【特集2】タイでの知見を生かした国内展開 需給管理機能で再エネニーズに対応

2023年1月3日

【伊藤忠エネクス】

石炭やガス火力、さらには再エネなど、新電力でありながら多様な電源ポートフォリオを組み込み、電力の安定供給に注力する伊藤忠エネクス。熱供給事業や本業のLPガス・油販売事業など、まさに総合エネルギー企業として業界に存在感を示している。そんなエネクスが法人向けに自家消費型の太陽光発電導入サービス「TERASELソーラー」を展開している。電気や油販売など、同社と付き合いがあり、設置スペースの広いユーザーを中心に提案中だ。

同社の自家消費型モデルは二つある。一つが、ユーザー側の設備初期投資が不要な、いわゆる「エネルギーサービス」だ。ユーザー側は、大きな投資が不要な代わりに、10~20年の長期間にわたって、毎月定額の設備利用料をエネクス側に支払う。設備の導入・運用はエネクス側が担う。二つ目は、同社が設置する太陽光が発電する電気を「kW時の電気単価」に換算し、長期間にわたって電気代として支払うPPAモデルだ。現状、前者のニーズが高いという。

ビジネスに先立ち2020年、同社は東南アジアのタイで現地子会社を設立し、自家消費型モデルを始めた。当時の事情を電力・ユーティリティ部門の宮島千恵課長は「タイでは再エネ電気を電力系統に逆潮できず、完全自家消費型です。一方、当社とお付き合いのある日系企業が数多くタイに進出していて、そうした方に提案していました」と説明する。そんな実績をもとに、日本での展開にこぎ着けた。

再エネファンド通じた知見 「電気の需給管理」強み

長期にわたってサービスを続けるためには、太陽光パネルが安定的に発電するための設備運用が必要だ。同社は設備の建設工事から運用に至る一連の業務を基本的に地場の施工会社に委託しており、同社独自の基準にのっとり技術水準を担保している。また自ら主体となって組成した再エネファンドを通じて、15万kW分程度の太陽光パネル導入や運用実績がある。そうしたノウハウで技術基準を定めている。

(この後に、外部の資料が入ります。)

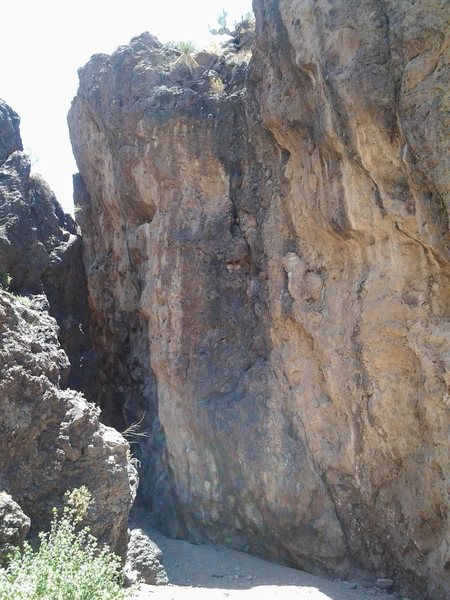 The entrance to the Tollgate Pass routes. The routes start here, and continue up the winding crevice. As stated above, the rock is in the shade and very smooth. The trail is very loose rock, but there are plenty of cairns leading here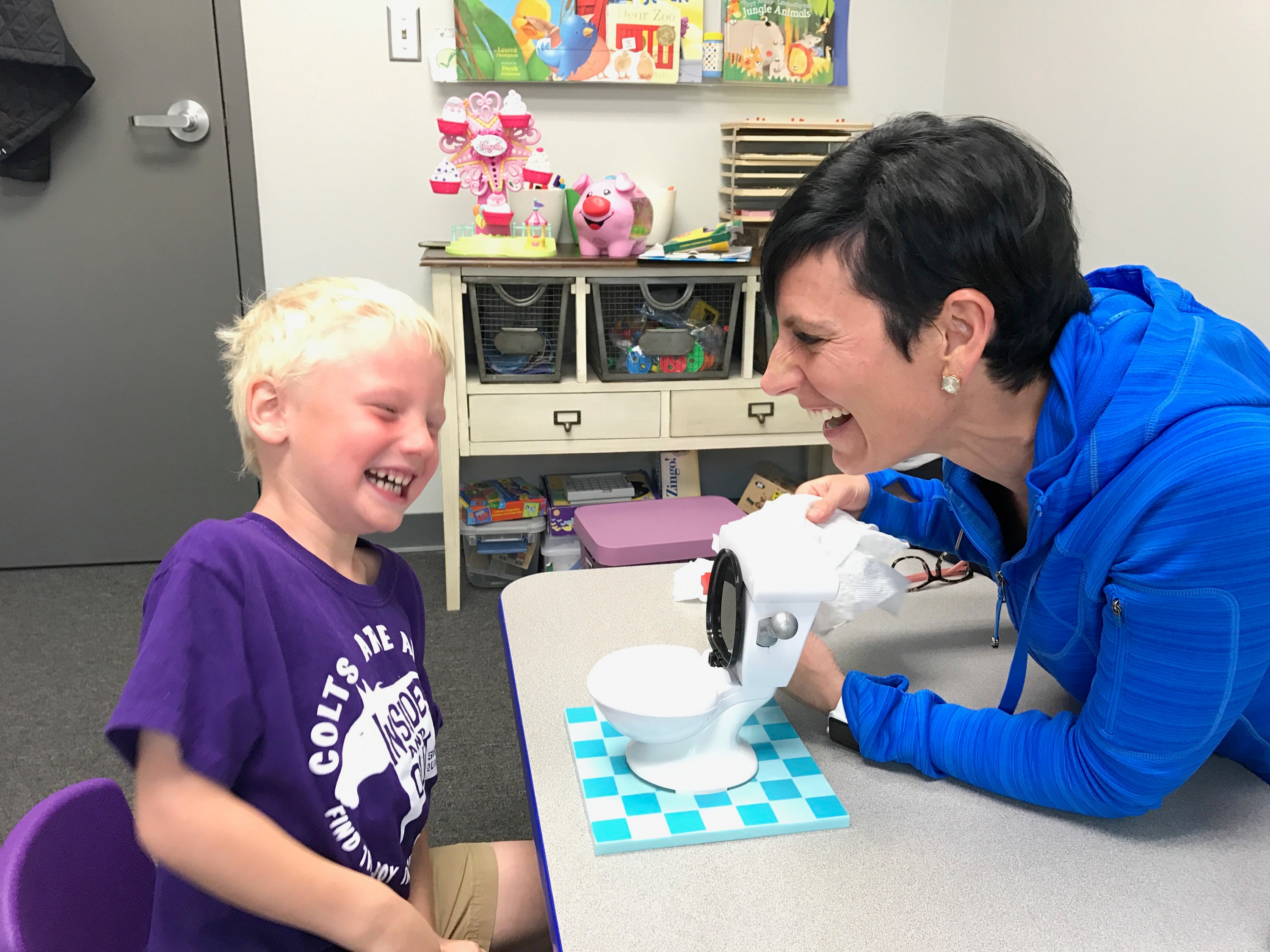 Jennie Bjorem, SLP and boy laughing at a toy toilet.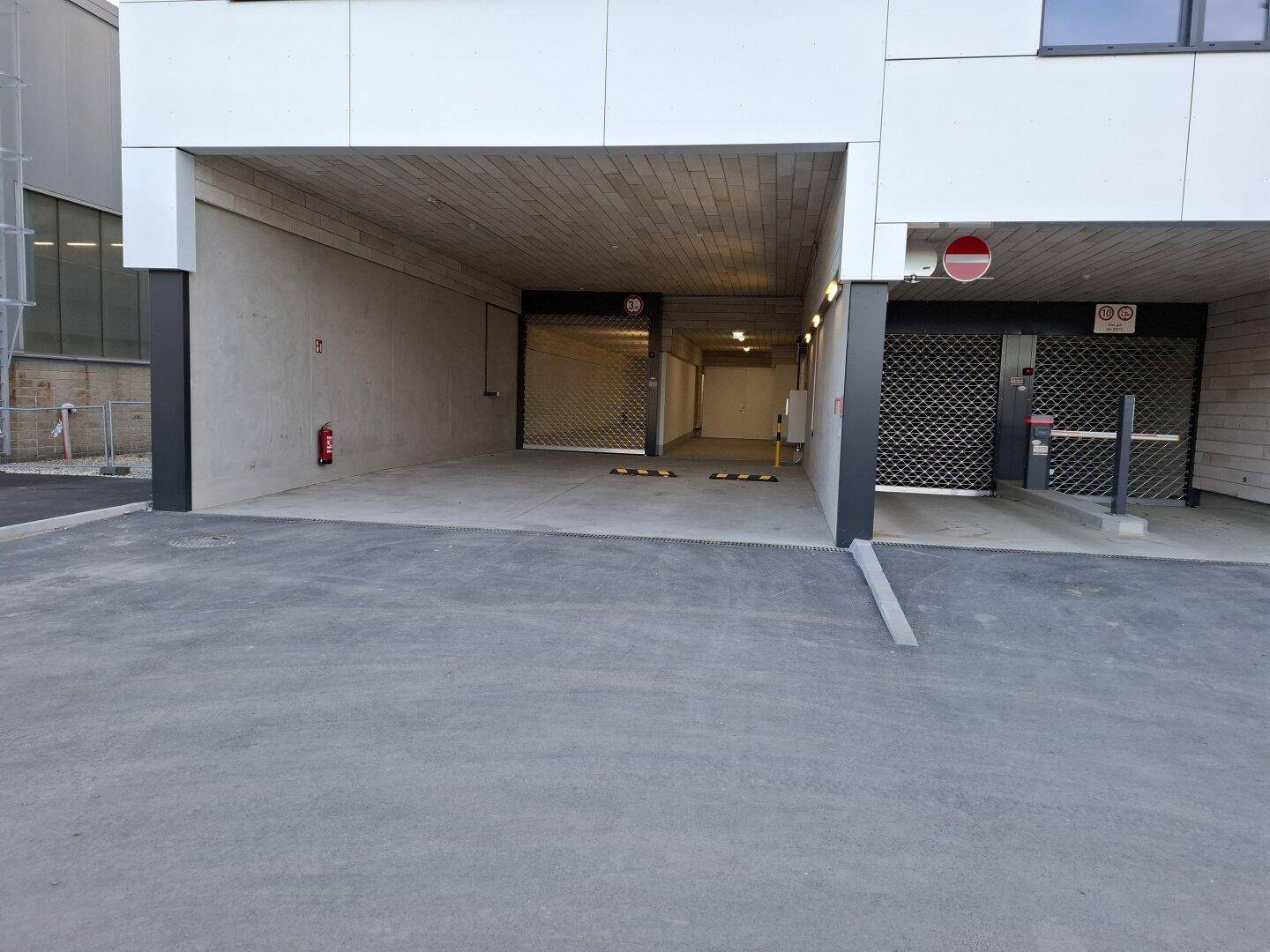 Einfahrt zu einer Tiefgarage mit zwei Rolltoren und einem modernen Gebäudeeingangsbereich.
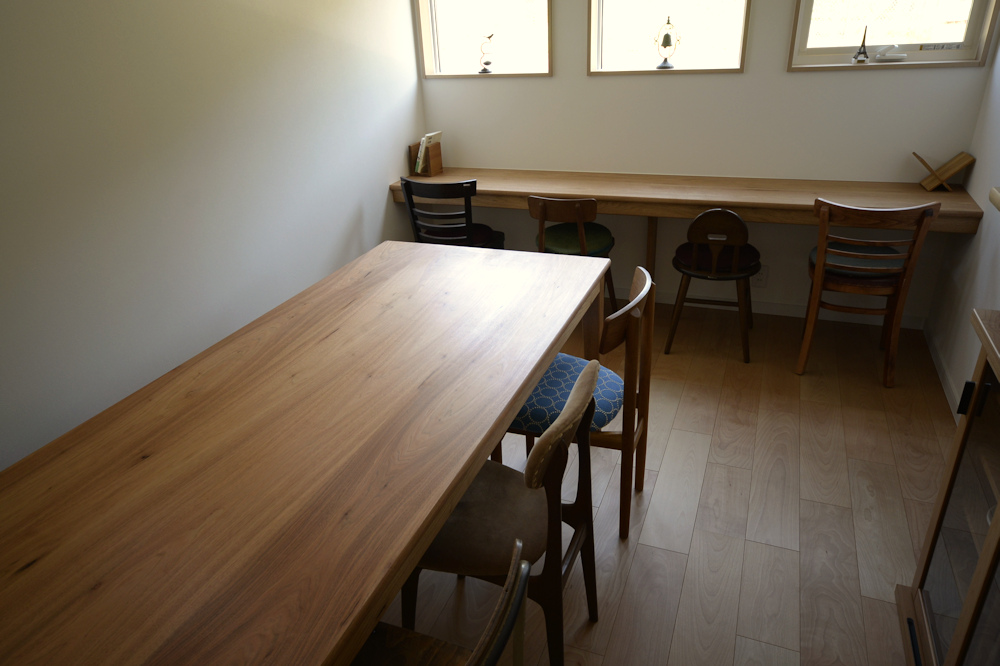 カフェ店内に置かれたクルミのテーブルとカウンター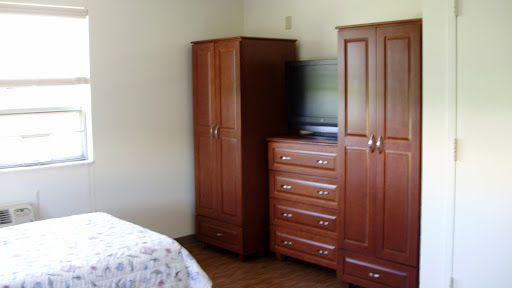 A cozy bedroom featuring wooden furniture, including a wardrobe and dresser, along with a TV.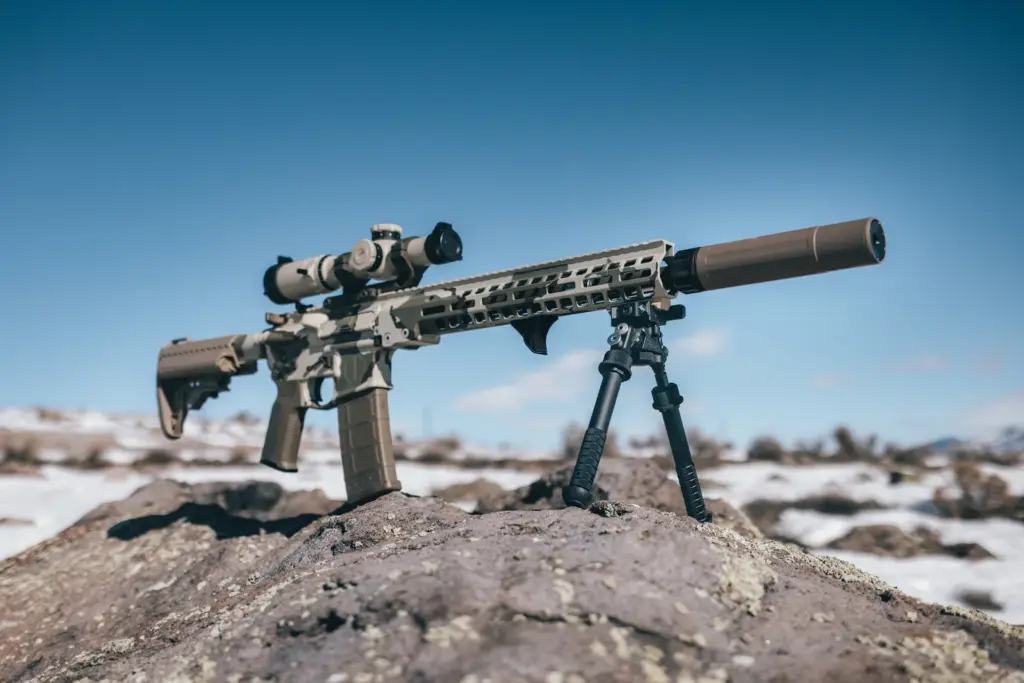 FDE AR carbine with suppressor standing on the Atlas PSR BT46-LW17 bipod on a snowy overlook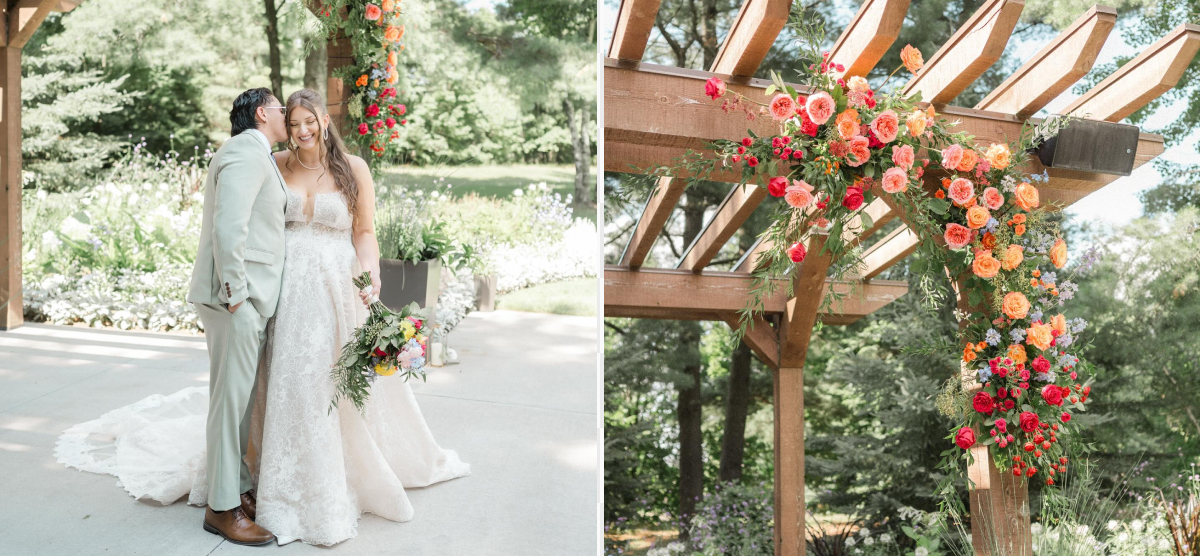 Groom kisses bride’s cheek under a flower-decorated pergola at an outdoor wedding.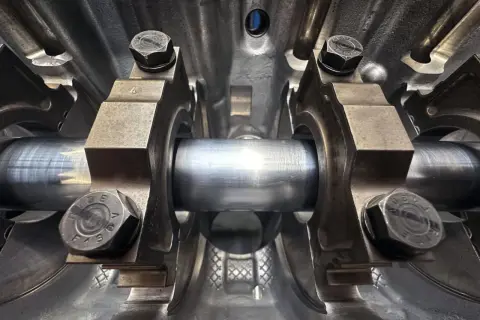 Detailaufnahme eines Motorgehäuses mit der Kurbelwelle eines Autos, die auf Lagerschalen ruht.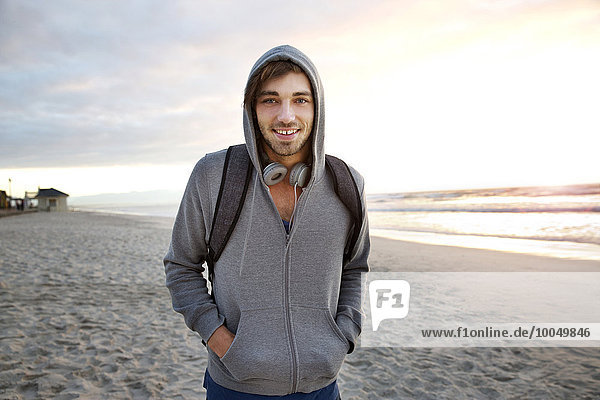 Lächelnder junger Mann am Strand bei Sonnenaufgang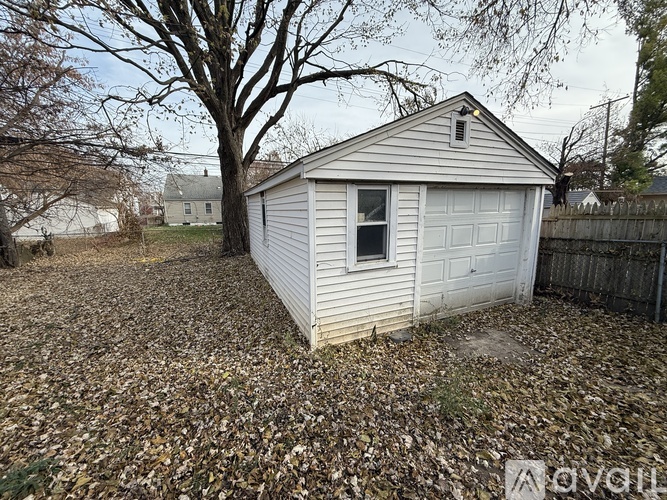 A small white shed with a garage door is surrounded by a gravel area with fallen leaves.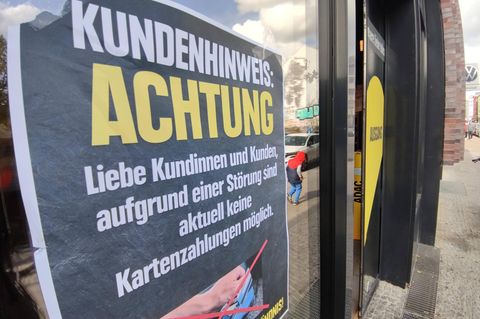 An einem Supermarkt hängt ein Schild, wonach die Kartenzahlung gestört ist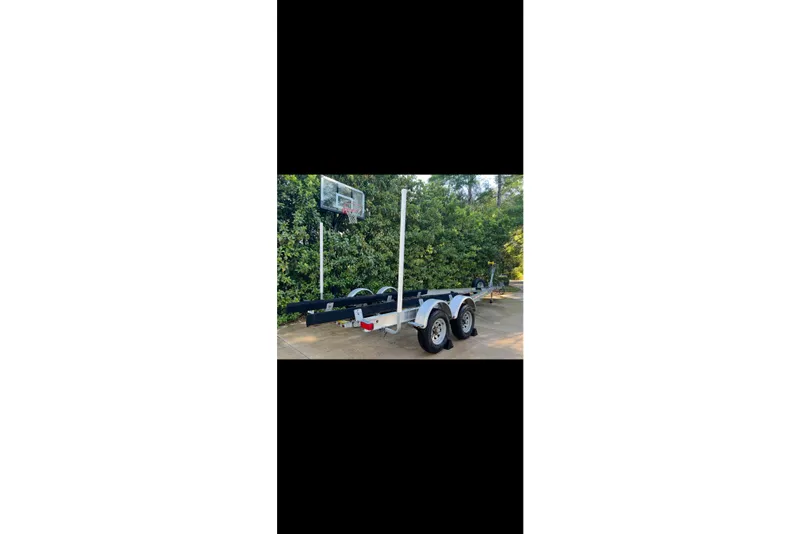 Slide: The Image of Trailer for 2009 Steiger Craft 255 Miami boat, parked near basketball hoop. - 63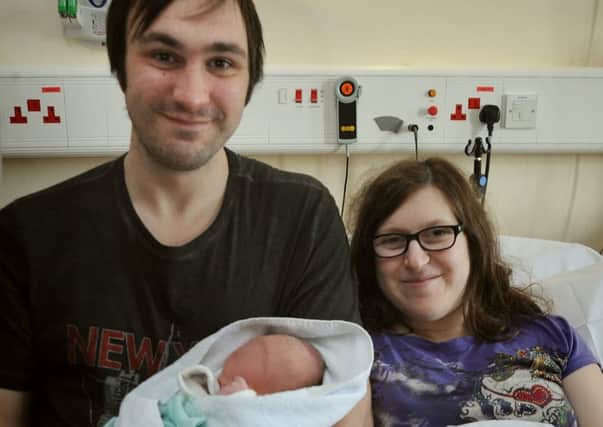 New Year babies at the Royal Preston Hospital. Alex Minuti and Sally White from Clayton-le-Woods with baby Michael Alan George Minuti, who was born at 10.52am weighing 6lb 3.5oz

同社はそうした自家消費型モデルの次なる展望も視野に入れている。それは、「系統連系している再エネ電気」へのニーズに関する取り組みだ。さまざまな制約で自家消費モデルを導入できないユーザーに、「電気の需給管理」で対応しようというものだ。梅本昌弘・電力需給部長が説明する。「当社は電力業務の肝である需給管理システムを独自に構築してきたのと同時に、多様な(化石資源の)燃料調達のノウハウも築き上げています。再エネのニーズが増えれば増えるほど、燃料調達までも含めた一連の需給管理の機能が重要になります。そんな機能をもとに再エネニーズに応えたい」

多様な電源と多様なユーザーを結び付けて電気の小売り業務のノウハウを培ってきたエネクスならではの取り組みだ。裏返せば、サプライチェーンの多くの領域にわたって新電力として責任ある取り組みを進めてきた強みでもある。